给定文本:
-=-=-

【11】winter重学前端笔记 – 浏览器：一个浏览器是如何工作的？（阶段二）DOM树构建

jiezi

6 年前

请支持正版 https://time.geekbang.org/col…
整体流程
字符流 -> 状态机 -> 词 token -> 栈 -> dom 构建 DOM 的过程是：从父到子，从先到后，一个一个节点构造，并且挂载到 DOM 树上
如何解析请求回来的 HTML 代码
把 respone 拿到的字符流通过状态机解析成一个个的词

词（token）是如何被拆分的

拆分：最小有意义单元 – token(词)
词的种类大约只有标签开始、属性、标签结束、注释、CDATA 节点 …

eg:
<p class=”a”>text text text</p>

<p“标签开始”的开始；
class=“a”属性
“标签开始”的结束；
text text text 文本；
/p> 标签结束

状态机

为什么使用：我们每读入一个字符，其实都要做一次决策，而且这些决定是跟“当前状态”有关的
定义：把每个词的“特征字符”逐个拆开成独立状态，然后再把所有词的特征字符链合并起来，形成一个联通图结构。
绝大多数语言的词法部分都是用状态机实现的,HTML 官方文档规定了 80 个状态
eg: 词法部分

DOM 树又是如何构建的

栈来实现，当接收完所有输入，栈顶就是最后的根节点，我们 DOM 树的产出，就是这个 stack 的第一项

Node 类，所有的节点都会是这个 Node 类的实例。不一样的 HTML 节点对应了不同的 Node 的子类，此处的实现，我们进行简化，只把 Node 分为 Element 和 Text
function Element(){
this.childNodes = [];
}
function Text(value){
this.value = value || “”;
}

规则：

token 中 tag start 和 tag end 需要成对实现，使用的栈正是用于匹配开始和结束标签的方案 (编译原理技巧)
Text 节点：把相邻的 Text 节点合并起来，当词（token）入栈时，检查栈顶是否是 Text 节点，果是的话就合并 Text 节点

构建过程：(默认：源代码完全遵循 xhtml，HTML 具有很强的容错能力，奥妙在于当 tag end 跟栈顶的 start tag 不匹配的时候如何处理，暂时不考虑）

栈顶元素就是当前节点；
遇到属性，就添加到当前节点；
遇到文本节点，如果当前节点是文本节点，则跟文本节点合并，否则入栈成为当前节点的子节点；
遇到注释节点，作为当前节点的子节点；
遇到 tag start 就入栈一个节点，当前节点就是这个节点的父节点
遇到 tag end 就出栈一个节点（还可以检查是否匹配）

完整的语法和词法分析代码

词法分析每一个状态是一个函数，通过“if else”来区分下一个字符做状态迁移。这里所谓的状态迁移，就是当前状态函数返回下一个状态函数。
const EOF = void 0

// 词法分析器接受字符的
function HTMLLexicalParser(syntaxer) {
let state = data
let token = null
let attribute = null
let characterReference = ”

-=-=-

记录数据:

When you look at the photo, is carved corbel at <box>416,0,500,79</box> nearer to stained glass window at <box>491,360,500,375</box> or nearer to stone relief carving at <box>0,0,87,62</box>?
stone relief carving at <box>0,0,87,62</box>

-=-=-

任务说明:
a) 判断下列三个说法是否与给定文本相符，每项回答“是”或“否”，并原文引出作为依据的词句：(i) HTML 官方文档规定了 80 个状态；(ii) 构建 DOM 树时遇到注释节点会将其丢弃；(iii) 简化实现中把 Node 分为 Element 和 Text 两类。
b) 请将给定文本中从“请支持正版 https://time.geekbang.org/col…”到“拆分：最小有意义单元 – token(词)”的部分一字不差地照抄下来。
c) 按照给定文本，接收完所有输入时，栈顶是什么？

参考解答:
a)
(i) 是，“HTML 官方文档规定了 80 个状态”。
(ii) 否，“遇到注释节点，作为当前节点的子节点”。
(iii) 是，“只把 Node 分为 Element 和 Text”。

b)
请支持正版 https://time.geekbang.org/col…
整体流程
字符流 -> 状态机 -> 词 token -> 栈 -> dom 构建 DOM 的过程是：从父到子，从先到后，一个一个节点构造，并且挂载到 DOM 树上
如何解析请求回来的 HTML 代码
把 respone 拿到的字符流通过状态机解析成一个个的词

词（token）是如何被拆分的

拆分：最小有意义单元 – token(词)

c) 栈顶就是最后的根节点。